A challenge during the COVID-19 pandemic is how to design interventions and deployment strategies to maximise potential impact. This consortium seeks to harness mathematical modelling and machine learning approaches using available information on disease dynamics and intervention characteristics. The project aims to provide model-based translational evidence to guide and optimise COVID-19 strategies for diagnostics, therapeutic interventions, disease surveillance and management.
As the pandemic continues, pressing questions remain on how best use control measures; and what types and design of medical and non-medical interventions will permit an orderly return to economic function while prioritizing public health. Evidence-based guidance is thus needed to design optimal profiles of interventions and deployment strategies for the COVID-19 pandemic.
Mathematical models of COVID-19 transmission dynamics can estimate the potential impact of interventions by utilising available evidence on disease progression, transmission, host immunity, epidemiology, and health systems. The models developed in this project will support in-silico, or virtual, population or clinical studies in computer-simulated populations to estimate impact. In turn, the team will incorporate these developed models into a machine learning and optimisation approach to understand optimal properties and deployment strategies of novel medical and non-medical interventions for COVID-19.
Overall, this project aims to provide model-based translational evidence to optimise new COVID-19 strategies, with respect to balancing between target health goals, operational considerations for delivery, and therapeutic product properties that can realistically be optimised.

# Supplied data
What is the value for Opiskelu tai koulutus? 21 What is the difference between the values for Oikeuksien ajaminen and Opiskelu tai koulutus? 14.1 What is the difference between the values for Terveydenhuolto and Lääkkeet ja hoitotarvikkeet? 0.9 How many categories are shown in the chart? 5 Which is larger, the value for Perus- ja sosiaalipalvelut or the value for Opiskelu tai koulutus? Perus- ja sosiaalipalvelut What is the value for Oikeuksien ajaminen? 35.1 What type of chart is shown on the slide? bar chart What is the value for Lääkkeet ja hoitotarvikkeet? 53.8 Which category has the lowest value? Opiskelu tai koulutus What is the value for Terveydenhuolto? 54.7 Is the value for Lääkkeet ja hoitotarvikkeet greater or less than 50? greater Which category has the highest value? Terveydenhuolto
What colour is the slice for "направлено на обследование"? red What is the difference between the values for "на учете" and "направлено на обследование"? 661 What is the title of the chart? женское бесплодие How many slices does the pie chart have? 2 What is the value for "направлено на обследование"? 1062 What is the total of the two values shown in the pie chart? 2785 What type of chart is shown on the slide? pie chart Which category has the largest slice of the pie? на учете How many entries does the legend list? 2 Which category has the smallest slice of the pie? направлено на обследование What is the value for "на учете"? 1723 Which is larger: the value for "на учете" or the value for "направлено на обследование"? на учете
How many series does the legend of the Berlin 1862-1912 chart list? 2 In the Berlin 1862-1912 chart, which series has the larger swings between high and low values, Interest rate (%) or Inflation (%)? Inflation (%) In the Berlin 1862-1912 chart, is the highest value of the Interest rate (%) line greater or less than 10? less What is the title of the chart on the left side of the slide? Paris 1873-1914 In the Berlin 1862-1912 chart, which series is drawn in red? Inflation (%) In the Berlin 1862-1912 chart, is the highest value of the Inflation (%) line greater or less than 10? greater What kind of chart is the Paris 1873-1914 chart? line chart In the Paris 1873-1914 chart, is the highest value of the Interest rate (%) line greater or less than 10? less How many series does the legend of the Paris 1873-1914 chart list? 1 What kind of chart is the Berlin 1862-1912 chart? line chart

# Directions
Condense the paragraph of the COVID-19 modeling project text above that begins "Mathematical models of COVID-19 transmission dynamics" into a short bulleted list that keeps its main facts.

# Solved problem
- Models of COVID-19 transmission dynamics can estimate the potential impact of interventions, using evidence on disease progression, transmission, host immunity, epidemiology and health systems.
- The project's models will support in-silico (virtual) population or clinical studies in computer-simulated populations to estimate impact.
- The team will incorporate these models into a machine learning and optimization approach to find optimal properties and deployment strategies for novel medical and non-medical COVID-19 interventions.